El arzobispo de Trujillo, Miguel Cabrejos, y el sacerdote Gastón Garatea visitaron hoy las lagunas donde se planea desarrollar el proyecto minero Conga, en la región peruana de Cajamarca, que ha ocasionado un conflicto entre la minera, los pobladores y el Gobierno peruano, y del cual son mediadores.

Los violentos enfrentamientos entre los opositores a Conga y la Policía dejaron hace dos semanas cinco manifestantes muertos, tras lo que se decretó el estado de emergencia (excepción) en tres provincias de la región.

Los religiosos inspeccionaron algunas lagunas de la provincia de Celendín y Cajamarca que planean secarse para extraer oro y cobre, mientras que otras servirán como depósitos de los residuos mineros.

Cientos de pobladores acompañaron a los sacerdotes en su trayecto hacia las lagunas y les expresaron sus temores sobre el proyecto minero, el cual creen que afectará de forma irremediable sus reservas de agua.

Desde la semana pasada, Cabrejos y Garatea iniciaron su labor como facilitadores en el diálogo entre la empresa Yanacocha, desarrolladora de Conga, el Gobierno y los pobladores que han manifestado que el proyecto es inviable.

Desde el 31 de mayo los pobladores de Cajamarca mantienen una huelga indefinida contra el proyecto Conga, que prevé una inversión de 4.800 millones de dólares, por lo cual han suspendido las clases escolares.

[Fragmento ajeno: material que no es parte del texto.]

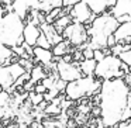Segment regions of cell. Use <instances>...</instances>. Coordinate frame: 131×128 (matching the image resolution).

Según la Cámara de Turismo de Cajamarca, la región pierde al día un millón de soles (unos 378.000 dólares) tras los violentos sucesos ocurridos y por el estado de excepción en la zona.

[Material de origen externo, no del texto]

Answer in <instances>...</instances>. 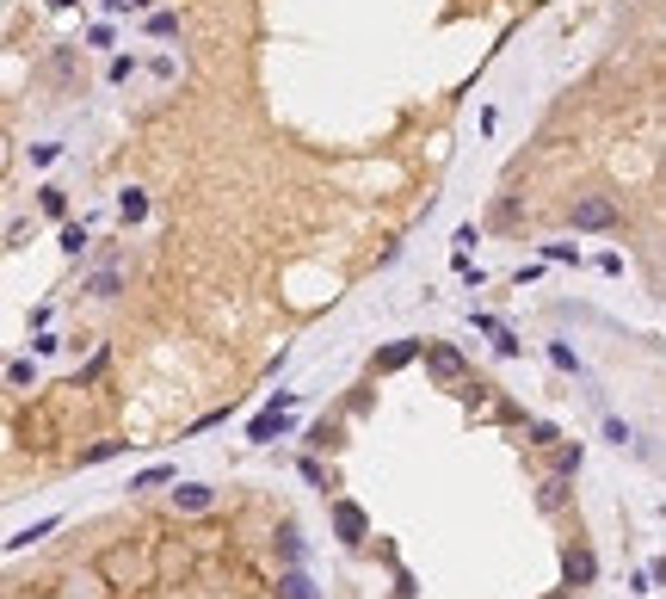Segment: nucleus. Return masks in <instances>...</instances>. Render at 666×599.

El Gobierno ha dado su beneplácito a la ejecución de Conga después de que Yanacocha aceptara las condiciones que impuso el presidente peruano, Ollanta Humala, para su desarrollo, como conservar dos de las cuatro lagunas que se planeaban secar para extraer el mineral, cuadruplicar sus reservas de agua, crear un fondo social y 10.000 puestos de trabajo.